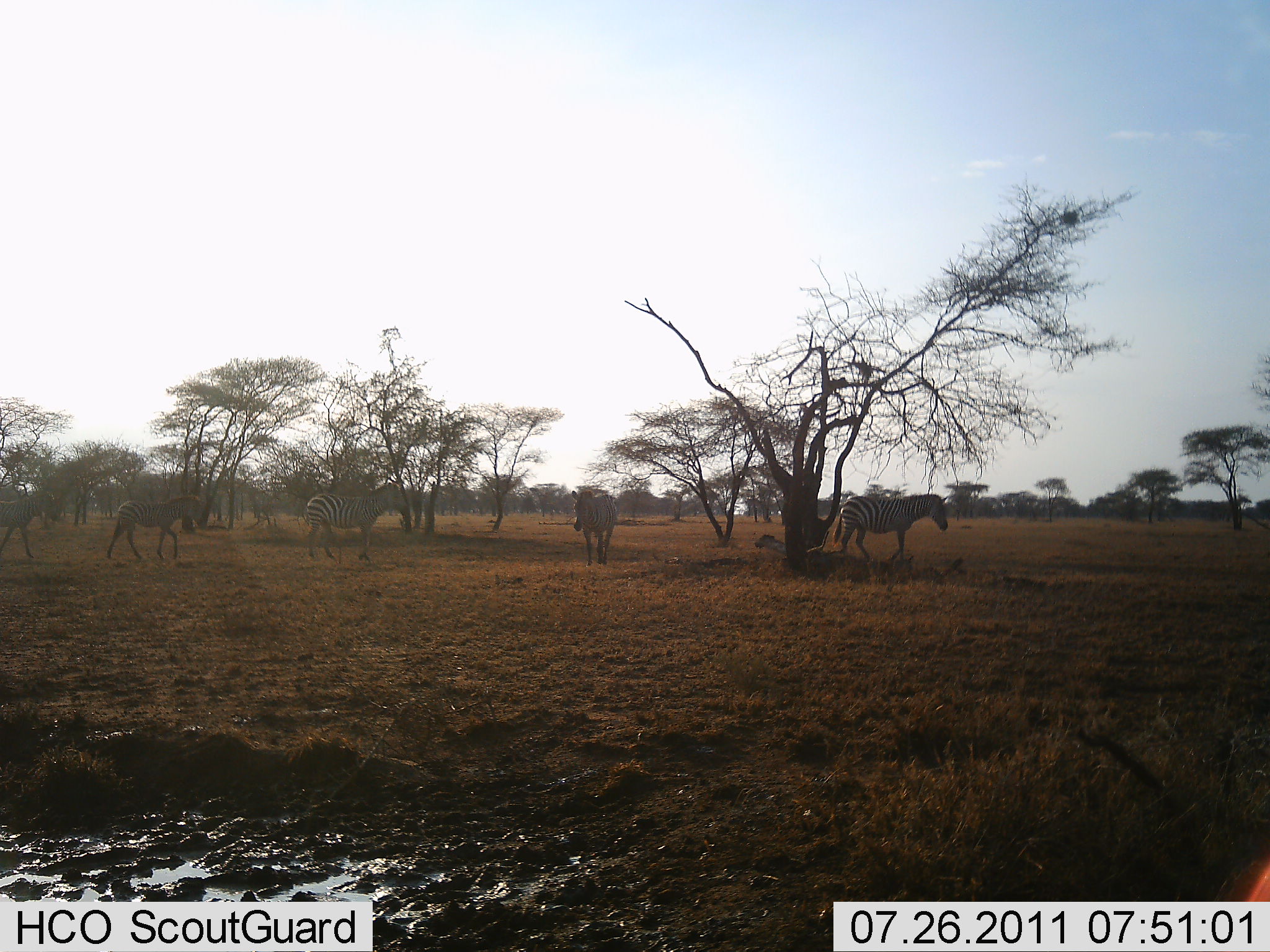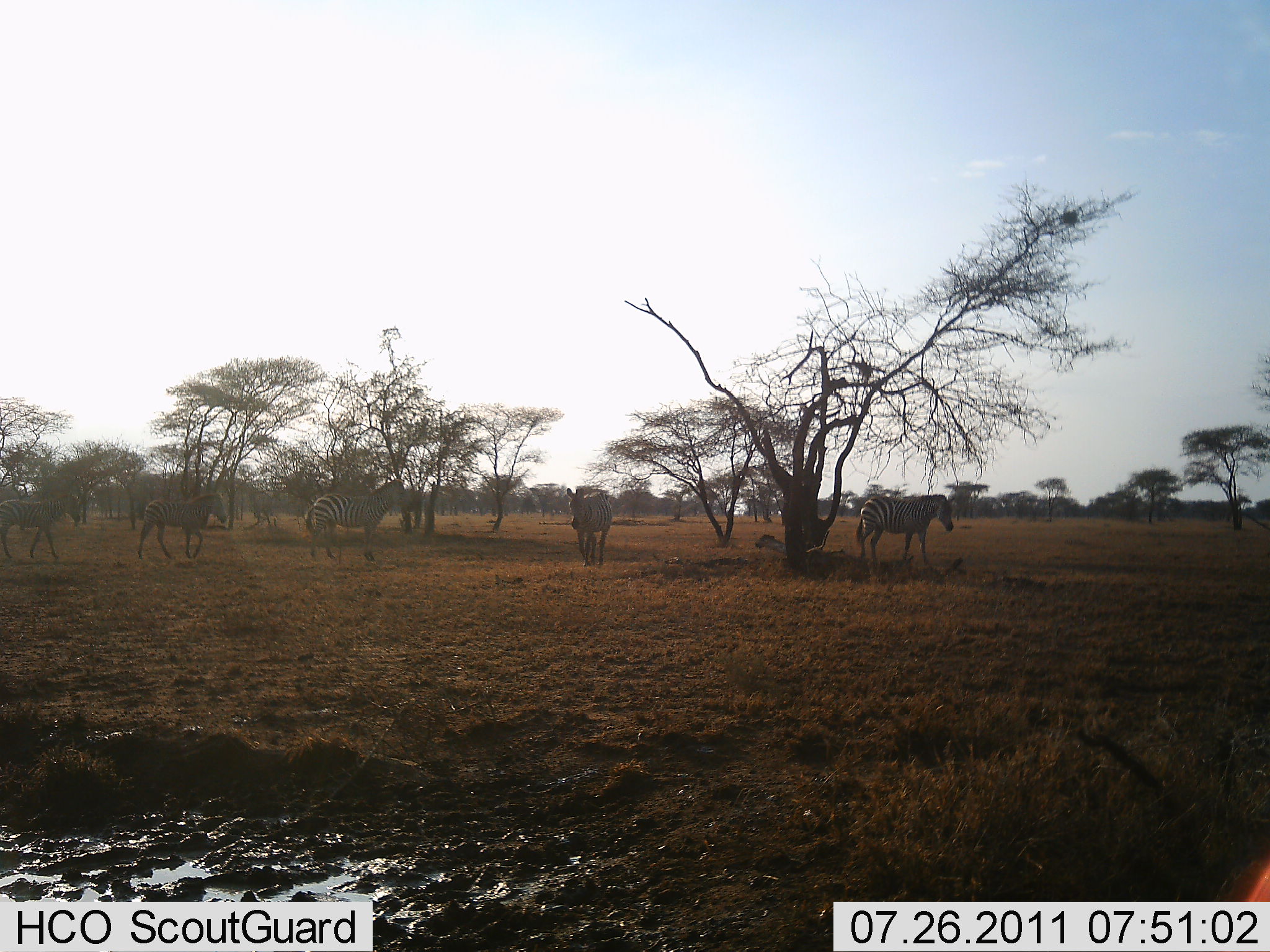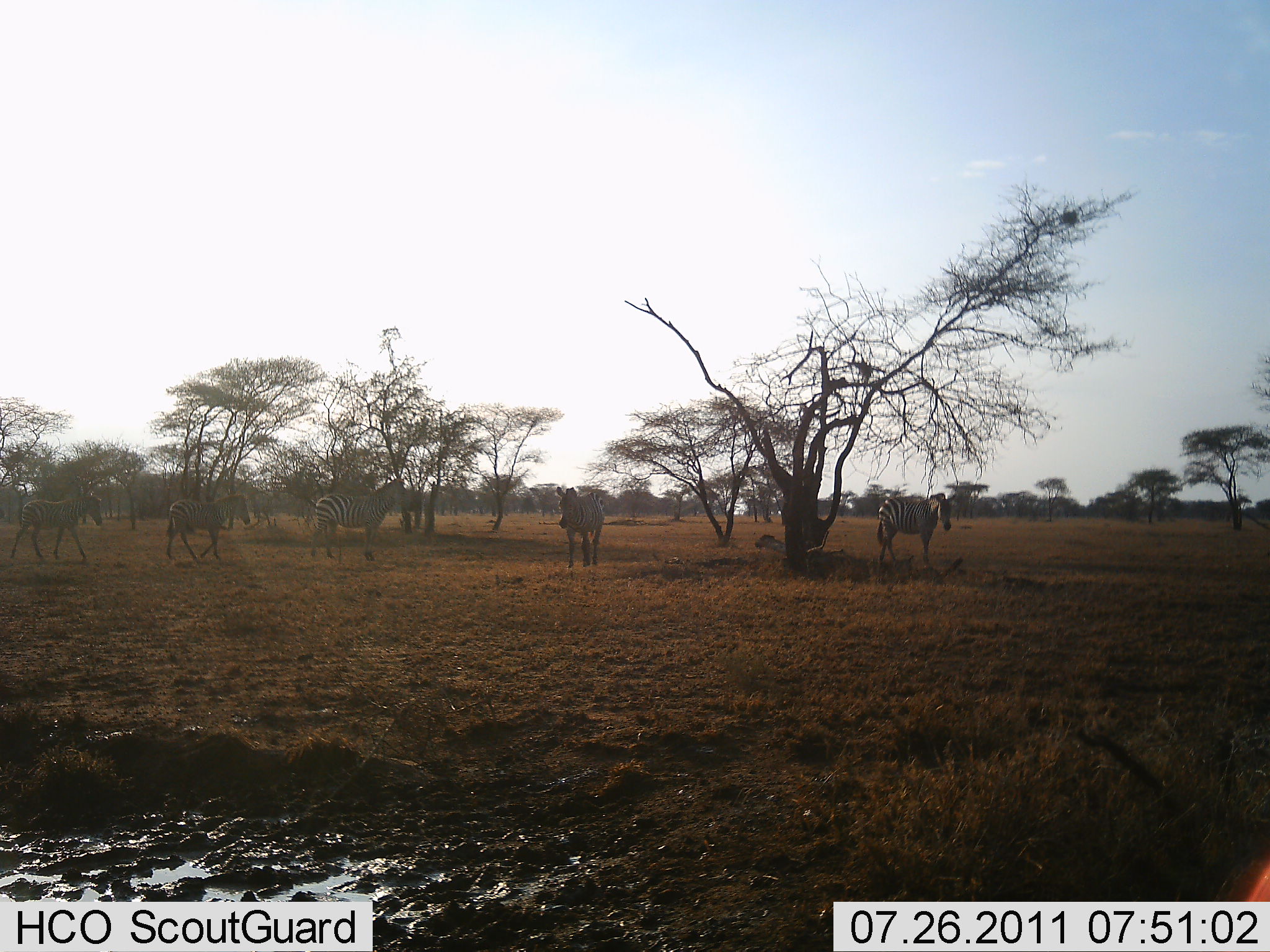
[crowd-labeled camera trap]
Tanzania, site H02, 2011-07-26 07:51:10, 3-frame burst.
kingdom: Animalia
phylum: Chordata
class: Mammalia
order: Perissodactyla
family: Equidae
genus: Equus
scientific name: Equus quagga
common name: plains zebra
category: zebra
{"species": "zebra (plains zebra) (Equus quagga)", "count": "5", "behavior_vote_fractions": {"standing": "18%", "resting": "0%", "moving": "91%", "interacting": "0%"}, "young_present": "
────
• EXERCISE DESCRIPTION:
Across the entries above, how many lines include the word "plains"? Give only the number.

• WRITTEN ANSWER:
2